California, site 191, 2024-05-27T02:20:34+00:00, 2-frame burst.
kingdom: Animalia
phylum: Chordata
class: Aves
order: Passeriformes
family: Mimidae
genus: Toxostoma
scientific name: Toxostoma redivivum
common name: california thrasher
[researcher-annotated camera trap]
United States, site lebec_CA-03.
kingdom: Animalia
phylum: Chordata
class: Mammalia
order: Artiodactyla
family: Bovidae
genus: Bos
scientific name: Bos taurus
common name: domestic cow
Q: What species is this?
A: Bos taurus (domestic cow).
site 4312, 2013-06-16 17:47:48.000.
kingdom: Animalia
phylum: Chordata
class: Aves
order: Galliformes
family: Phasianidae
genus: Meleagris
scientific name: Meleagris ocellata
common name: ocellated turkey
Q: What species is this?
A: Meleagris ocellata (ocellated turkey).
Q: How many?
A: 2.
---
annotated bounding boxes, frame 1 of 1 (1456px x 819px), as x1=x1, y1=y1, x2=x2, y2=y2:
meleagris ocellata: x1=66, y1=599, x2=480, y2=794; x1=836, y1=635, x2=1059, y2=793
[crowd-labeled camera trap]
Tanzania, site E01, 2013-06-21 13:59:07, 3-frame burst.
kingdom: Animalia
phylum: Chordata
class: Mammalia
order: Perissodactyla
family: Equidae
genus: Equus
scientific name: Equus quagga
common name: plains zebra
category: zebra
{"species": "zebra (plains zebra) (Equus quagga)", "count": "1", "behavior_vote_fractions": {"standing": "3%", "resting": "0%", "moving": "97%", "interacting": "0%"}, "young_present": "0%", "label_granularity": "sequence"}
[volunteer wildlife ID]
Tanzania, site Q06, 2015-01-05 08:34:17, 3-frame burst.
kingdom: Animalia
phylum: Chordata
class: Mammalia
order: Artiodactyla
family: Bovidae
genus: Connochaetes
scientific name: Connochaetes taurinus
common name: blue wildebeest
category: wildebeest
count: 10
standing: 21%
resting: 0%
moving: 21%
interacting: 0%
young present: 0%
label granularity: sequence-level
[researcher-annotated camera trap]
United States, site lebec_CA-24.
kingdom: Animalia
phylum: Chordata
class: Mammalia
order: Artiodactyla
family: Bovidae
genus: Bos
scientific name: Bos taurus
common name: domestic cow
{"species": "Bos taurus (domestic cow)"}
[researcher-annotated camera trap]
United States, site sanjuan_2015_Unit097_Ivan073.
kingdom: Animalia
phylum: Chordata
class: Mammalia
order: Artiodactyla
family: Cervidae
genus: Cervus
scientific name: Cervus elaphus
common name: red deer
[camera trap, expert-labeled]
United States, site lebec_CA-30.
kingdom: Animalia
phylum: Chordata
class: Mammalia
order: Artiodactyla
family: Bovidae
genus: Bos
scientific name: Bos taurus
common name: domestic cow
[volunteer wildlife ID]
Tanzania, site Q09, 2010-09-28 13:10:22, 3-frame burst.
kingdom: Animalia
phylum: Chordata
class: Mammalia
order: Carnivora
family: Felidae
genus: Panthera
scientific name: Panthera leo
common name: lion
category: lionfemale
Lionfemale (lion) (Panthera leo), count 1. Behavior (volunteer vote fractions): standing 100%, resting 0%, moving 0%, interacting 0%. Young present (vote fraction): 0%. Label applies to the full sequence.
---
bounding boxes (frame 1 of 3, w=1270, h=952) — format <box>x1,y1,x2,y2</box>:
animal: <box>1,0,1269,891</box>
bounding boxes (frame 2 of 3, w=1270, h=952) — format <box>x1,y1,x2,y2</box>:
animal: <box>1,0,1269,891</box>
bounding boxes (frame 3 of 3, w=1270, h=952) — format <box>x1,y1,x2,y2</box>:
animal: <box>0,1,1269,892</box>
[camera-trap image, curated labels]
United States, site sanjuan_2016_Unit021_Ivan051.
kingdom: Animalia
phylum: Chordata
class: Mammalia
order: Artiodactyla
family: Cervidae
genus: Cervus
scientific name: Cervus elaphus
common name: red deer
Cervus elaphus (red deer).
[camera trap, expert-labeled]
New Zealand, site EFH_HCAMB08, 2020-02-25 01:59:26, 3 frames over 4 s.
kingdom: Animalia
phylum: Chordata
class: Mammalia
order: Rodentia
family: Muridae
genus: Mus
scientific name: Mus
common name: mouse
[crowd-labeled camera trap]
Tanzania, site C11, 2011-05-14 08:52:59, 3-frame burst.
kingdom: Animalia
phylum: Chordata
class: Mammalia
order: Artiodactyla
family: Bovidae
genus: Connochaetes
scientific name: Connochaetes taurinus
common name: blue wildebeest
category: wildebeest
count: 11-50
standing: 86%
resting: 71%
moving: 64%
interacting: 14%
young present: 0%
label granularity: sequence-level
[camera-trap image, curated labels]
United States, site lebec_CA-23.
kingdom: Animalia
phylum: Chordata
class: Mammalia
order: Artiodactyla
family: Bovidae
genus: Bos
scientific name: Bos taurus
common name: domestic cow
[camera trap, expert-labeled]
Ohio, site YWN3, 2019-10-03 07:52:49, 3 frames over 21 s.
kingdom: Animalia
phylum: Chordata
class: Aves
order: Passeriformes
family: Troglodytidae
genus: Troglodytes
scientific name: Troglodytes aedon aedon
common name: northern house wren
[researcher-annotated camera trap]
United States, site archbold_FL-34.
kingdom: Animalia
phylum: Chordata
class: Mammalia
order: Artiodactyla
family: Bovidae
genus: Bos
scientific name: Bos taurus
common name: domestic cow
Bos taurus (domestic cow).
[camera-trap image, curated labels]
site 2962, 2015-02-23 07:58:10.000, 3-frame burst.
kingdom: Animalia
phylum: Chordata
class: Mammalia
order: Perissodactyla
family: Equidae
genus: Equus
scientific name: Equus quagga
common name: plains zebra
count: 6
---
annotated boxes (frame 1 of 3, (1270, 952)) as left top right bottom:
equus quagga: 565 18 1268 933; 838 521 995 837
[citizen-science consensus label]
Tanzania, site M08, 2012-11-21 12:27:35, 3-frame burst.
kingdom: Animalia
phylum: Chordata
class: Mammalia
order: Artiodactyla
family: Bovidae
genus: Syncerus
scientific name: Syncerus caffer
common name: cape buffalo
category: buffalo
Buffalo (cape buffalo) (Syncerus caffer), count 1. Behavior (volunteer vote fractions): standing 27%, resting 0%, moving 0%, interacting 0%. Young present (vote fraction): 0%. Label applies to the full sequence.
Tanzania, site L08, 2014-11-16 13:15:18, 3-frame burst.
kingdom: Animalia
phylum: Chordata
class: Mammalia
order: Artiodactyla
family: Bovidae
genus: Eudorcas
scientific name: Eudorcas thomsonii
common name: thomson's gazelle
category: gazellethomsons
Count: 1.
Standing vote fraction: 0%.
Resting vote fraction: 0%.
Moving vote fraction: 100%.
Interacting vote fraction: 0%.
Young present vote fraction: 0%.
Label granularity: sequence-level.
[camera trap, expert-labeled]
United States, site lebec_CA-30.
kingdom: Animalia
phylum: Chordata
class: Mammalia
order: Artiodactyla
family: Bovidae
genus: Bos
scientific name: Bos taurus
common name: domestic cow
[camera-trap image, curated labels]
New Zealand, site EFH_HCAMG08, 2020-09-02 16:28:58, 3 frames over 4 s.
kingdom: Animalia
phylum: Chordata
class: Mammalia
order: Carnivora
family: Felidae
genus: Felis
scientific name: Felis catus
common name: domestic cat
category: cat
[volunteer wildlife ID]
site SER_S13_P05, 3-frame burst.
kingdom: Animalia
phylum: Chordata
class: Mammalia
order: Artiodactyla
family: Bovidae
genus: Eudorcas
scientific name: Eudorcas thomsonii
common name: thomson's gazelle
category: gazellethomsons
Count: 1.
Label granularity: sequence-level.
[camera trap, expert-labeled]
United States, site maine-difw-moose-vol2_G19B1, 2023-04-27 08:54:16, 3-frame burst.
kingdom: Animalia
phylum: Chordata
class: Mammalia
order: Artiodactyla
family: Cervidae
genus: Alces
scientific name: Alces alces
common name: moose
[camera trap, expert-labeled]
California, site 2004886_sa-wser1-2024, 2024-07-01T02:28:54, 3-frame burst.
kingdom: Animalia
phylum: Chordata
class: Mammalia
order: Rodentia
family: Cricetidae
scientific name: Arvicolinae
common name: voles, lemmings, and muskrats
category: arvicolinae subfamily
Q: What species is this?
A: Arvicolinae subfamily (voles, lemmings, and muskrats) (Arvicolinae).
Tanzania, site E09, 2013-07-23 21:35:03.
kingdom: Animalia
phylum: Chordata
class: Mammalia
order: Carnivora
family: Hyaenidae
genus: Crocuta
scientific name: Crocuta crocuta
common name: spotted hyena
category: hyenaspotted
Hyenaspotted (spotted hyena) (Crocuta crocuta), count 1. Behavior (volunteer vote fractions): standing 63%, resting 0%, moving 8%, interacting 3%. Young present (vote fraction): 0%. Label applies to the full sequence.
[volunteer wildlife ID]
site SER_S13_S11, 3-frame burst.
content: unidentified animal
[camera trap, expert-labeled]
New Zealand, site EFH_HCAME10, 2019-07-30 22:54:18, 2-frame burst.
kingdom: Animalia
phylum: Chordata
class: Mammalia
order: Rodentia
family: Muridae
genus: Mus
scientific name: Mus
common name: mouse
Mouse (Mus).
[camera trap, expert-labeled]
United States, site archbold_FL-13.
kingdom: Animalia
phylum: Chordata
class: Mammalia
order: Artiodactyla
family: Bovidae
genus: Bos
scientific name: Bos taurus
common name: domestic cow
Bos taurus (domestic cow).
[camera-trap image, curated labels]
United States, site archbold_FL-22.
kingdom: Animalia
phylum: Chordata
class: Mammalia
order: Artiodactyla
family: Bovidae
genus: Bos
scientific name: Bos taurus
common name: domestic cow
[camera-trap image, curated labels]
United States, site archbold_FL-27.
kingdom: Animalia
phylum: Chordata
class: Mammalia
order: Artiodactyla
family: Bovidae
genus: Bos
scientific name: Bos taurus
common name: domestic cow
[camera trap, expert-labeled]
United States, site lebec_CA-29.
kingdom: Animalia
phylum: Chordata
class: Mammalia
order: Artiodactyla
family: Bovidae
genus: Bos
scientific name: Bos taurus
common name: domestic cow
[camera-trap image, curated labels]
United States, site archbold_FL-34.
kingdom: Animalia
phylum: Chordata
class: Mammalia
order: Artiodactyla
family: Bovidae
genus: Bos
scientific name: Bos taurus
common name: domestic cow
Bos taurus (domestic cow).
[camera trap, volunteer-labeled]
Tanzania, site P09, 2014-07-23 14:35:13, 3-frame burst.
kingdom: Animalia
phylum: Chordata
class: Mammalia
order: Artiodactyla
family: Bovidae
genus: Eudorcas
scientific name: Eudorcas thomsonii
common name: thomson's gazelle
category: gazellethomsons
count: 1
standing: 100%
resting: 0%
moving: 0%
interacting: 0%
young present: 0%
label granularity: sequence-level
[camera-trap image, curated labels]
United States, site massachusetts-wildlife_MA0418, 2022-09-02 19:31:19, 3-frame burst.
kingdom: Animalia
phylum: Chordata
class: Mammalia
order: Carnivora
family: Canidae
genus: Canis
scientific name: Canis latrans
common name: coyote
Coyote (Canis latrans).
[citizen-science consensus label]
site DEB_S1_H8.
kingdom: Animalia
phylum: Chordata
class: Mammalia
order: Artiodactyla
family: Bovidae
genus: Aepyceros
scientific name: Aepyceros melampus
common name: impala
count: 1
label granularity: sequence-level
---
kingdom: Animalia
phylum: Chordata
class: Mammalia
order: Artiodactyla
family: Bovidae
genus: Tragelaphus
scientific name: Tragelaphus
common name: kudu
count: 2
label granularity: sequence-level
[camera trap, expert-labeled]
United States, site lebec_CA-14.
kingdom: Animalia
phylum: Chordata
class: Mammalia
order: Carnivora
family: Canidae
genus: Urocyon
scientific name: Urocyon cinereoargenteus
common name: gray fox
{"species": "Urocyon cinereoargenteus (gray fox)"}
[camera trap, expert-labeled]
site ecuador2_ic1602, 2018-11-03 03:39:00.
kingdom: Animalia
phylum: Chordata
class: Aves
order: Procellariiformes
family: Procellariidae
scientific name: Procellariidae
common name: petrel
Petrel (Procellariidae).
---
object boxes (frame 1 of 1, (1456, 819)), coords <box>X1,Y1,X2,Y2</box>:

*PROBLEM REQUIREMENTS*: Your answer should be each line from the preceding material in which the word "zebra" occurs.

*ANSWER TO THIS PROBLEM*:
common name: plains zebra
category: zebra
{"species": "zebra (plains zebra) (Equus quagga)", "count": "1", "behavior_vote_fractions": {"standing": "3%", "resting": "0%", "moving": "97%", "interacting": "0%"}, "young_present": "0%", "label_granularity": "sequence"}
common name: plains zebra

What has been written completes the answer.